[begin Input data]
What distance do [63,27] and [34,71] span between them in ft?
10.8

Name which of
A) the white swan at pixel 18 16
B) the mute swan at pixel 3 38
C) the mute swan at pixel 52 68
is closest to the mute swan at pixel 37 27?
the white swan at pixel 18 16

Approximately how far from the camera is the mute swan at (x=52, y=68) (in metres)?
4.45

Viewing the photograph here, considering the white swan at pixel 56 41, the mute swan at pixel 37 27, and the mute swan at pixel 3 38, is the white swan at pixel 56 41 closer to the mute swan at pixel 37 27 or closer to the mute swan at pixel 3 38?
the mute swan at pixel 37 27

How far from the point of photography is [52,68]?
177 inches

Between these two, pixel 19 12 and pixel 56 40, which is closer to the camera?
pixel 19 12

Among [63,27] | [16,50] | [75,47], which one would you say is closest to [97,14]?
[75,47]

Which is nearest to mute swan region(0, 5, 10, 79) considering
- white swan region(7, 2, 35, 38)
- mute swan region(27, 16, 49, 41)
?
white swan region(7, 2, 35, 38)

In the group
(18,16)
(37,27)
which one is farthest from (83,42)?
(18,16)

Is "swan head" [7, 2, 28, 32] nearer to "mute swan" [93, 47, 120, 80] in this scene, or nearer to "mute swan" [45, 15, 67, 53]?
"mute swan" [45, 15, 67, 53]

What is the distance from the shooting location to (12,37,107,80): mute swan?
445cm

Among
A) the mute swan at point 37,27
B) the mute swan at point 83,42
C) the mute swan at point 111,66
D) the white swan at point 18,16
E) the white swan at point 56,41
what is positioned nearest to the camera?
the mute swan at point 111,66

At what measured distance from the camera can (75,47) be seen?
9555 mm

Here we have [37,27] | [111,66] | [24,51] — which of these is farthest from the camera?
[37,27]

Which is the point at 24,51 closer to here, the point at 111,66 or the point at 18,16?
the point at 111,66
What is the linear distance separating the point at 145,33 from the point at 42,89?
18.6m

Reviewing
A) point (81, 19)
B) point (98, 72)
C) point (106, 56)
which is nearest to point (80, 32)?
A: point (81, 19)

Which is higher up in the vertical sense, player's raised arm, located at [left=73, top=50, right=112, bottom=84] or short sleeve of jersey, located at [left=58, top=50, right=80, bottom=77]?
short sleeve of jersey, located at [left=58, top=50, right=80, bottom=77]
[end Input data]
Directions for this task
Return every entry above without any change to its wording, numbers, or punctuation.

The result
What distance do [63,27] and [34,71] span between them in ft?
10.8

Name which of
A) the white swan at pixel 18 16
B) the mute swan at pixel 3 38
C) the mute swan at pixel 52 68
is closest to the mute swan at pixel 37 27?
the white swan at pixel 18 16

Approximately how far from the camera is the mute swan at (x=52, y=68) (in metres)?
4.45

Viewing the photograph here, considering the white swan at pixel 56 41, the mute swan at pixel 37 27, and the mute swan at pixel 3 38, is the white swan at pixel 56 41 closer to the mute swan at pixel 37 27 or closer to the mute swan at pixel 3 38?
the mute swan at pixel 37 27

How far from the point of photography is [52,68]?
177 inches

Between these two, pixel 19 12 and pixel 56 40, which is closer to the camera?
pixel 19 12

Among [63,27] | [16,50] | [75,47], which one would you say is closest to [97,14]?
[75,47]

Which is nearest to mute swan region(0, 5, 10, 79) considering
- white swan region(7, 2, 35, 38)
- mute swan region(27, 16, 49, 41)
?
white swan region(7, 2, 35, 38)

In the group
(18,16)
(37,27)
which one is farthest from (83,42)?
(18,16)

Is "swan head" [7, 2, 28, 32] nearer to "mute swan" [93, 47, 120, 80] in this scene, or nearer to "mute swan" [45, 15, 67, 53]?
"mute swan" [45, 15, 67, 53]

What is the distance from the shooting location to (12,37,107,80): mute swan?
445cm

Among
A) the mute swan at point 37,27
B) the mute swan at point 83,42
C) the mute swan at point 111,66
D) the white swan at point 18,16
E) the white swan at point 56,41
what is positioned nearest to the camera?
the mute swan at point 111,66

At what measured distance from the camera can (75,47) be seen?
9555 mm

Here we have [37,27] | [111,66] | [24,51] — which of these is farthest from the camera?
[37,27]

Which is the point at 24,51 closer to here, the point at 111,66 or the point at 18,16?
the point at 111,66
What is the linear distance separating the point at 145,33 from the point at 42,89?
18.6m

Reviewing
A) point (81, 19)
B) point (98, 72)
C) point (106, 56)
which is nearest to point (80, 32)?
A: point (81, 19)

Which is higher up in the vertical sense, player's raised arm, located at [left=73, top=50, right=112, bottom=84] or short sleeve of jersey, located at [left=58, top=50, right=80, bottom=77]?
short sleeve of jersey, located at [left=58, top=50, right=80, bottom=77]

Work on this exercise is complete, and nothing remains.